Geselecteerde tekst:
# # # # # # #

Opmerkingen met betrekking tot de regeling

Geen

Wettelijke grondslag(en) of bevoegdheid waarop de regeling is gebaseerd

Algemene subsidieverordening Den Haag 2020

Overzicht van in de tekst verwerkte wijzigingen

Datum inwerkingtreding

Terugwerkende kracht tot en met

Datum uitwerkingtreding

Betreft

Datum ondertekening

Bron bekendmaking

Kenmerk voorstel

06-07-2023wijziging

27-06-2023

gmb-2023-292975

RIS315929 OCW/10551433
01-07-202206-07-2023nieuwe regeling

28-06-2022

gmb-2022-298546

RIS312607 OCW/10340808

Tekst van de regeling

Intitulé

Subsidieregeling toegankelijke stad voor iedereen Den Haag 2022

Algemene toelichting

 

Subsidieregeling toegankelijke stad voor iedereen Den Haag 2022 is een vervolg op Subsidieregeling toegankelijke stad voor iedereen Den Haag 2020 (RIS305015). De regeling is verduidelijkt waardoor de doelen beter nagestreefd kunnen worden. De begrippen zijn verder uitgewerkt, evenals de te subsidiëren activiteiten, subsidiabele kosten, criteria en weigeringsgronden. Het doel van de regeling is om Den Haag door te ontwikkelen op het gebied van fysieke, digitale en sociale toegankelijkheid. De regeling richt zich daarbij niet op mensen met een beperking, maar juist op de omgeving om hen heen zodat zij volwaardig en gelijkwaardig deel kunnen nemen aan de Haagse samenleving.

# # # # # # #

Inhoud gegevensset:
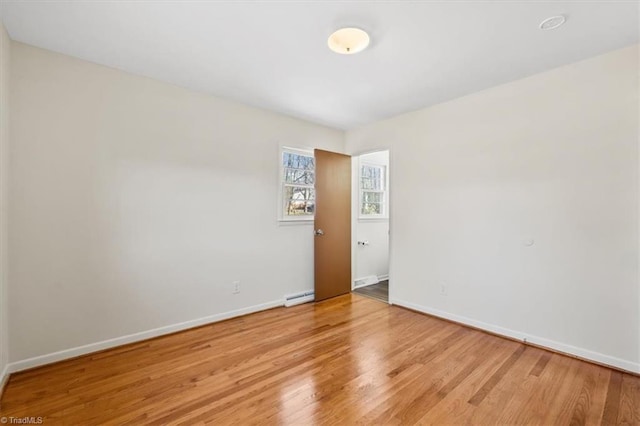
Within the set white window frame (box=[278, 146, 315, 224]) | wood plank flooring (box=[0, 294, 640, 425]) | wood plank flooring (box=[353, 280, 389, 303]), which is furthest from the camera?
wood plank flooring (box=[353, 280, 389, 303])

# # # # # # #

Takenlijst:
(A) Waarop richt de regeling zich volgens de geselecteerde tekst, in plaats van op mensen met een beperking?
(B) Geeft u het gedeelte van de geselecteerde tekst van "Algemene toelichting" tot en met "de Haagse samenleving." letterlijk terug.

Definitieve antwoorden:
(A) Op de omgeving om mensen met een beperking heen.

(B)
Algemene toelichting

 

Subsidieregeling toegankelijke stad voor iedereen Den Haag 2022 is een vervolg op Subsidieregeling toegankelijke stad voor iedereen Den Haag 2020 (RIS305015). De regeling is verduidelijkt waardoor de doelen beter nagestreefd kunnen worden. De begrippen zijn verder uitgewerkt, evenals de te subsidiëren activiteiten, subsidiabele kosten, criteria en weigeringsgronden. Het doel van de regeling is om Den Haag door te ontwikkelen op het gebied van fysieke, digitale en sociale toegankelijkheid. De regeling richt zich daarbij niet op mensen met een beperking, maar juist op de omgeving om hen heen zodat zij volwaardig en gelijkwaardig deel kunnen nemen aan de Haagse samenleving.